“Unraveling the Genius: How ‘Withnail and I’ Crafted the Most Iconic Lines in Film History”

"Unraveling the Genius: How 'Withnail and I' Crafted the Most Iconic Lines in Film History"
Withnail (Richard E. Grant) and "...& I"/Marwood (Paul McGann) walking in the rain.

‘Withnail and I’ (1987)

Great Dialogue

The second essential element of any great screenplay is great dialogue, and this is where Withnail and I really comes into its own.

If its plot is relatively ordinary, its dialogue is absolutely extraordinary, which is why I argued over a decade ago (an argument that I stand by today) that only Casablanca comes close to matching its seemingly infinite quotability.

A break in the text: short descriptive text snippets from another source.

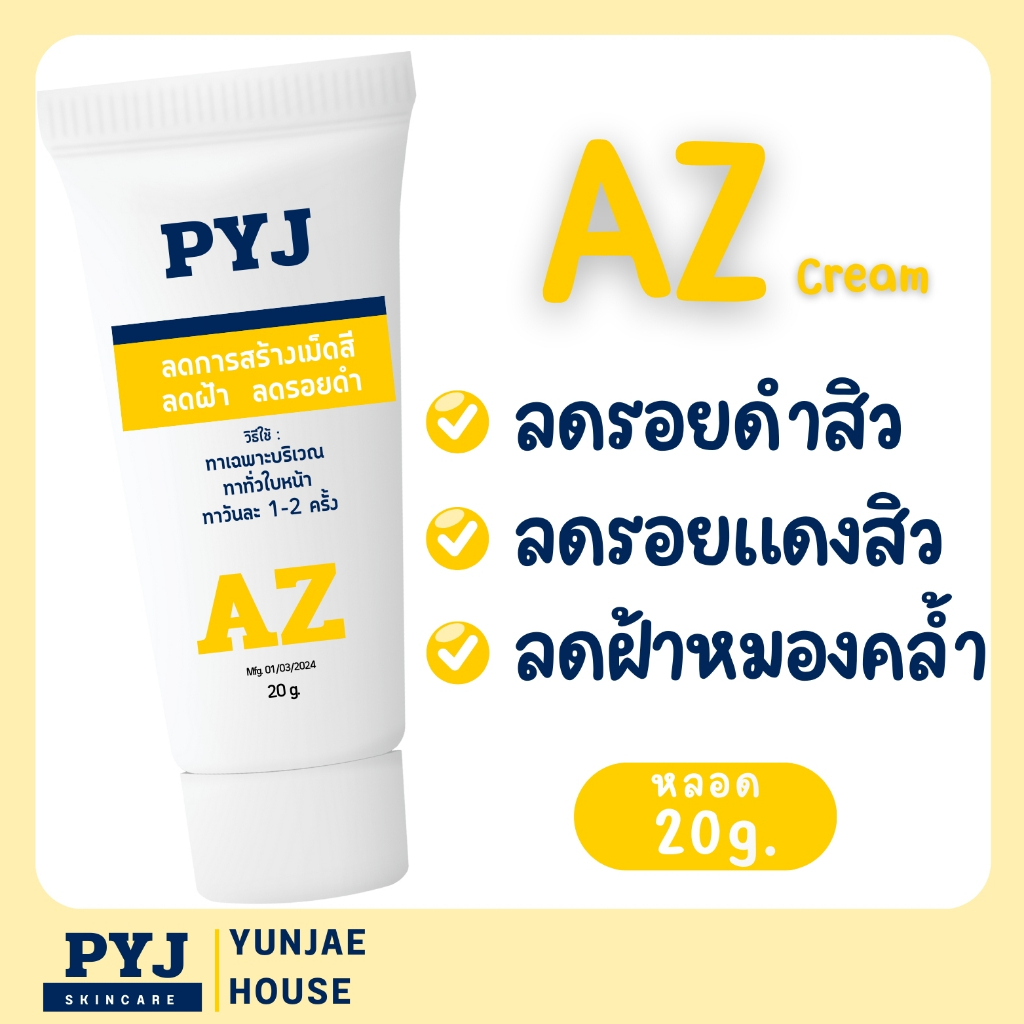 PYJ AZ cream ครีมลดรอยดำสิว ลดรอยแดงสิว ลดฝ้าตื้น ผิวหน้าหมองคล้ำ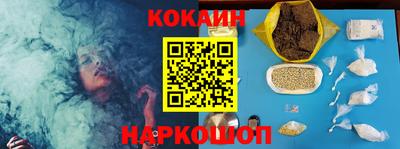COCAINE Изобильный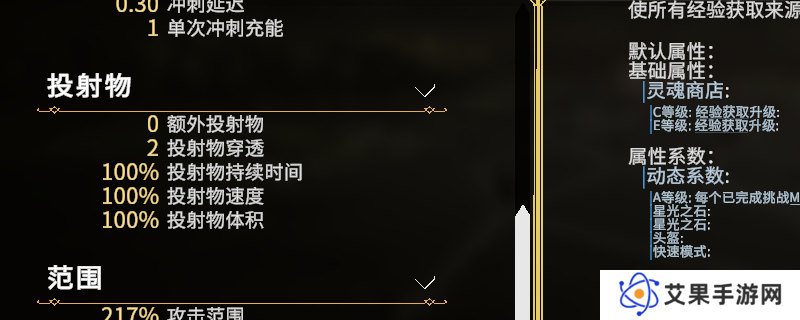 《罗格：救世传说》中文问题解决方法介绍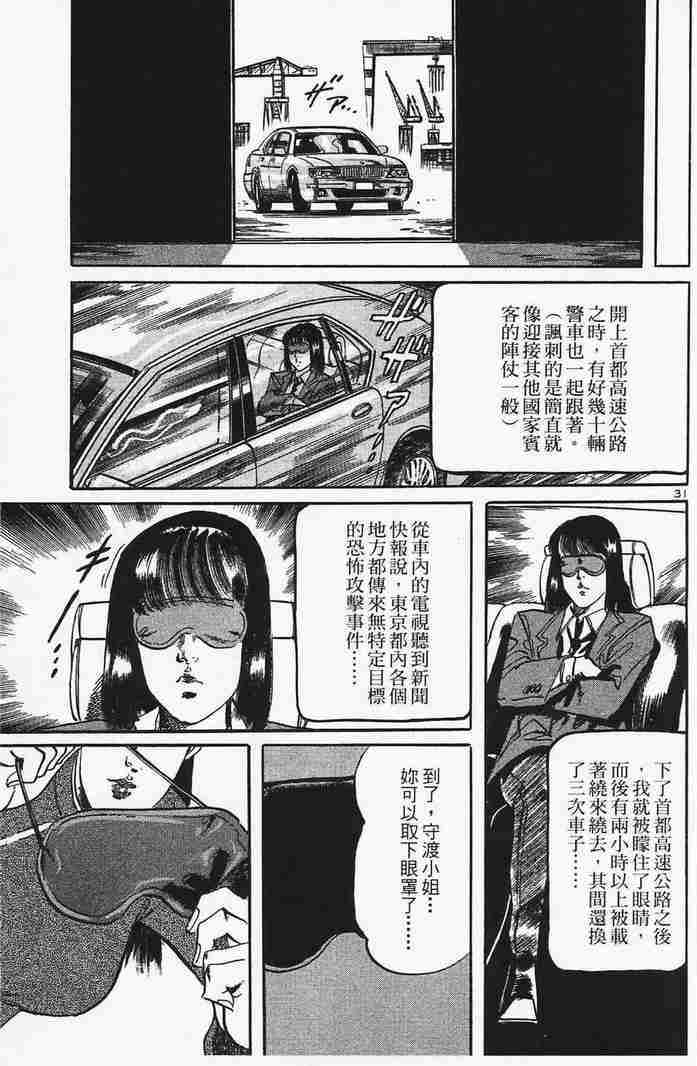 《晓之盾》漫画 06卷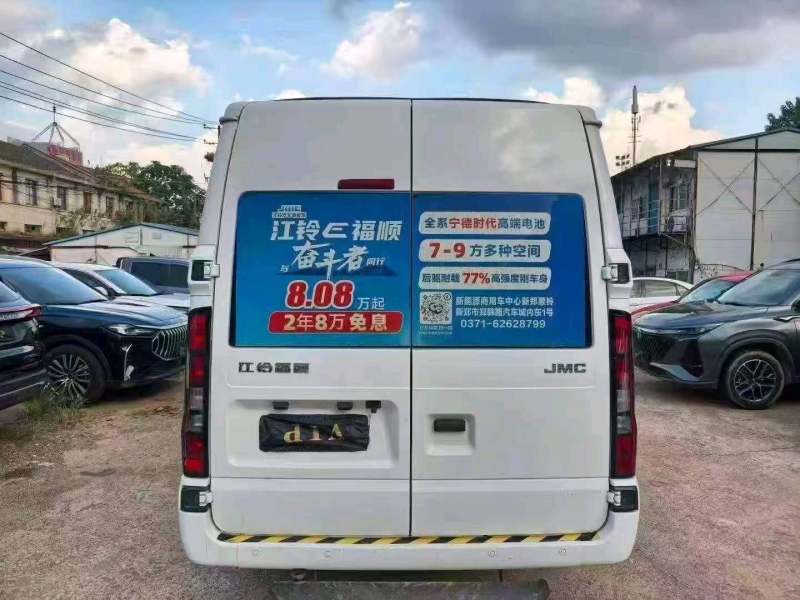 抵押车图片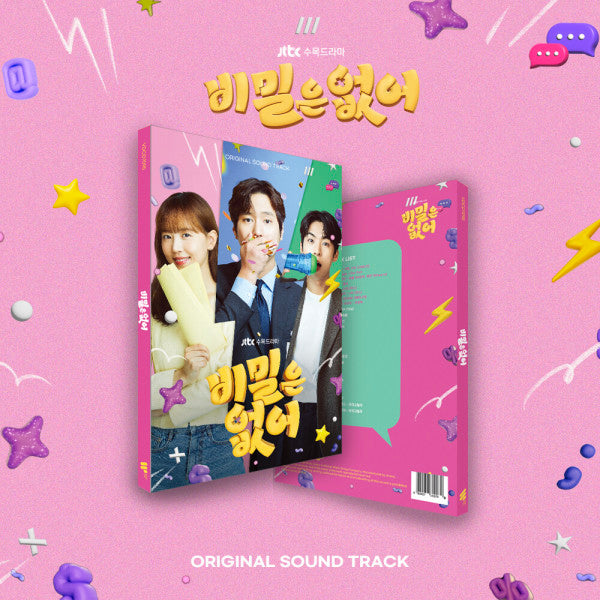 OST - Frankly Speaking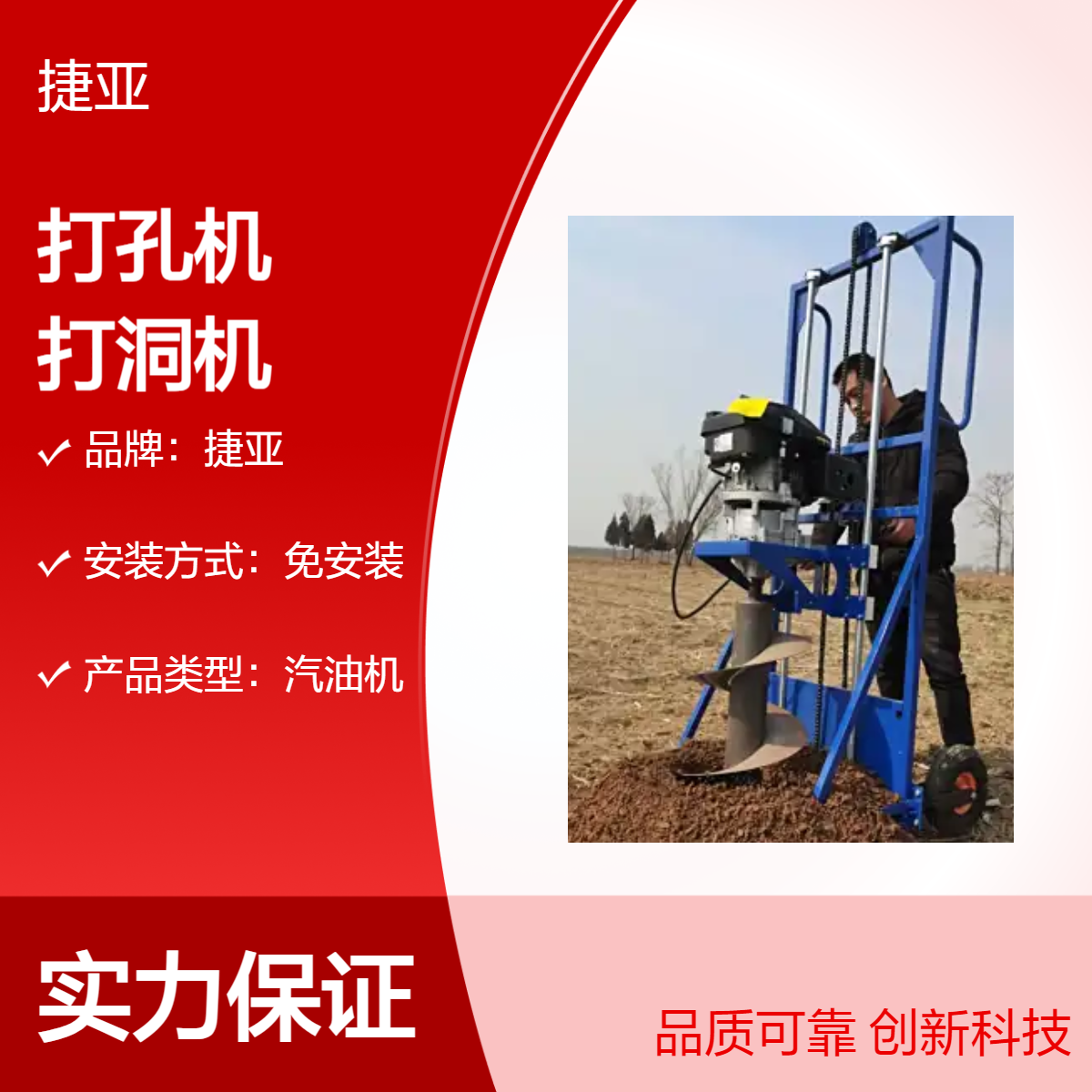小蜜蜂打孔机 可打300孔山地光伏打孔必备 捷亚 SD人工茶园地打洞钻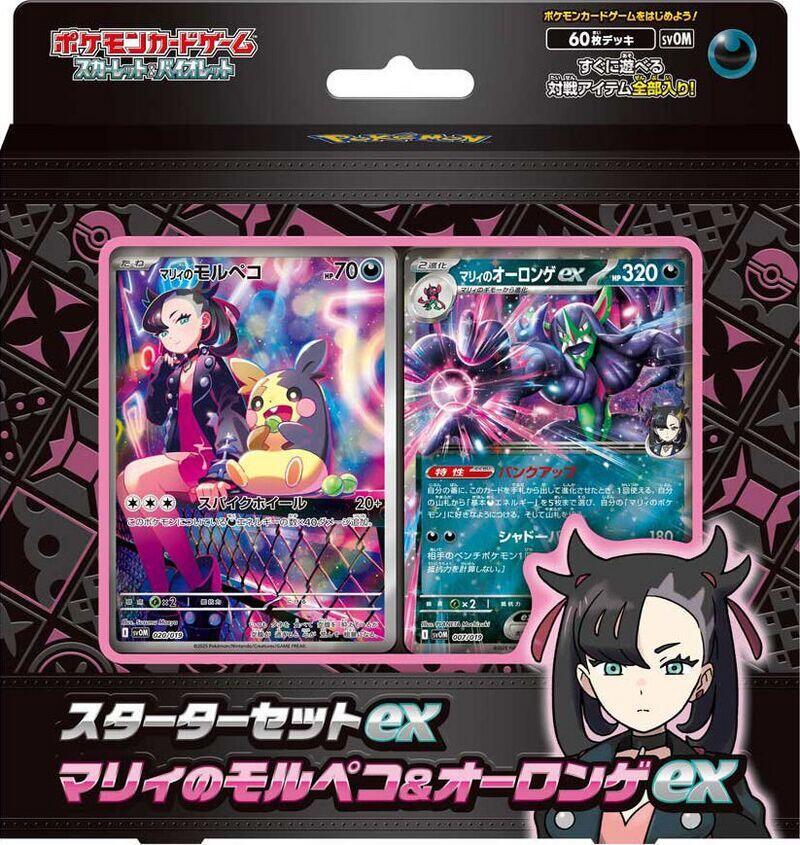 ex Starter Set Marnie's Morpeko & Grimmsnarl ex - SV: ex Starter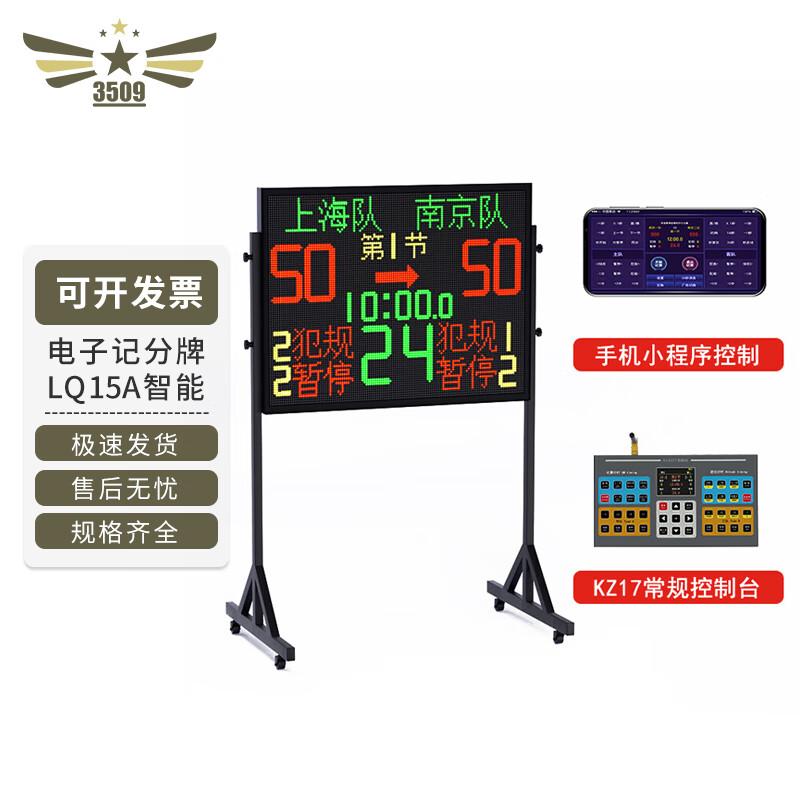 Basketball Electronic Scoreboard with Shot Clock
Basketball Electronic Scoreboard with Shot Clock
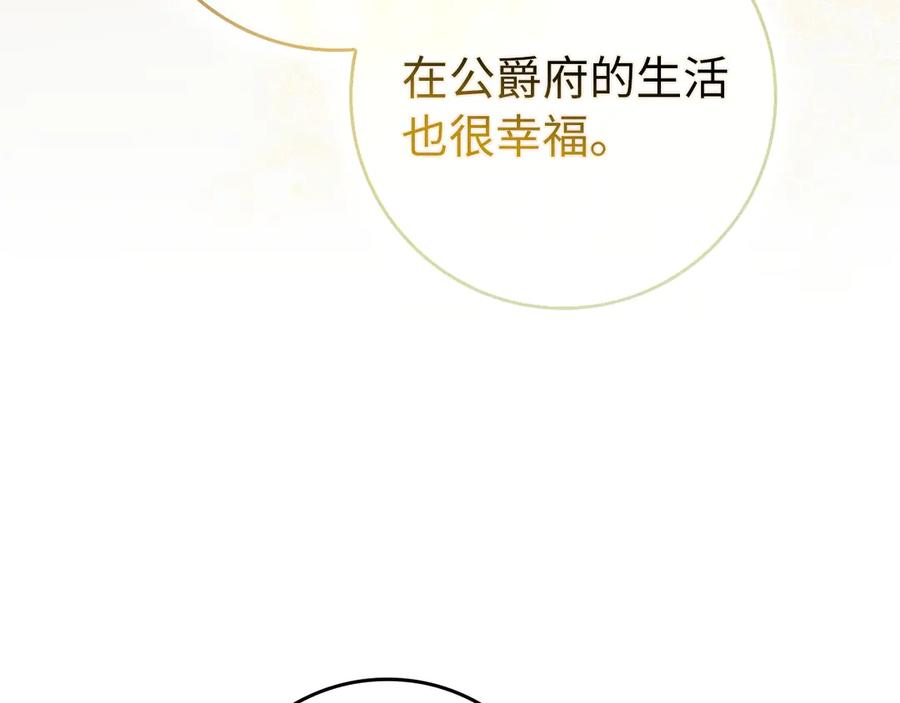 第113话 一家之主 第56页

The first exchange of dialogue in the film is mundane, involving I/Marwood asking (an unseen) Withnail whether he would like a cup of tea and Withnail (still unseen) replying, “No.” Yet in the café that Marwood decamps to, his first voiceover sets the tone for the flights of fancy, which are simultaneously poetic and defiantly prosaic, that he will often embark on during the rest of the film: “13 million Londoners have to cope with this, and baked beans and All-Bran and rape? And I’m sitting in this bloody shack and I can’t cope with Withnail. I must be out of my mind. I must go home at once and discuss his problems in depth.”